Natural gas rallied after the EIA reported that operators injected 66 billion cubic feet into storage last week, slightly above expectations that were calling for a build between 60 and 64 bcf.

The injection was larger than the year-ago and five-year average builds of 55 bcf and 59 bcf, respectively.

In turn, the natural gas surplus rose for the first time since April. At 3374 bcf, storage is now 413 bcf above the year-ago level and 375 bcf above the five-year average (calculated using a slightly different methodology than the EIA).

The relatively bearish injection can be explained by weather, as temperatures in the report week were much milder than normal.
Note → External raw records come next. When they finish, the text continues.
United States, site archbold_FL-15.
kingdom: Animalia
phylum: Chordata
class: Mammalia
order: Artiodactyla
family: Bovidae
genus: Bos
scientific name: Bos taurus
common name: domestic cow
The NOAA estimates that there were 56 gas-weighted cooling degree days in the period, which is weather more characteristic of mid-September.

Temperatures are expected to revert to more seasonal levels in the coming weeks, which should allow the inventory surplus to resume its decline.

Turning to Canada, Enerdata reported that inventories in the country rose last week by 12 bcf to 651 bcf. That leaves storage only 37 bcf below last year’s record high set during the first week of December. With three months remaining in this year’s injection season, that old record will certainly be broken.

Canadian inventories are now 143 bcf and 112 bcf above the year-ago and five-year average levels, respectively.

Natural gas prices are on the rebound today after the now-expired September contract touched two-month lows below $2.60/mmbtu. Given that the support level near $2.70 was thus breached, a larger correction may lie ahead.

Natural Gas

Bottom line: Despite our constructive view of natural gas fundamentals heading into winter, we would be wary of initiating long positions until prices show signs of bottoming. The next layer of solid support lies at $2.20.